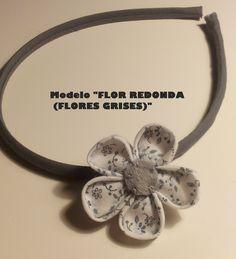 Diadema con flor redonda de tela gris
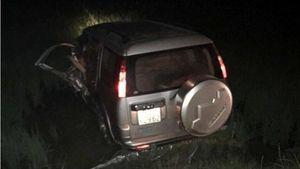 Ô tô lao xuống ruộng sau va chạm với xe trộn bê tông, tài xế tử vong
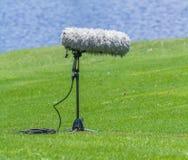 Un auge de micrófono grande con el soporte imagen de archivo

§ What you will do
Repeat the whole listing above word for word, but keep any picture out of it.

§ Problem solution
 Diadema con flor redonda de tela gris
 Ô tô lao xuống ruộng sau va chạm với xe trộn bê tông, tài xế tử vong
 Un auge de micrófono grande con el soporte imagen de archivo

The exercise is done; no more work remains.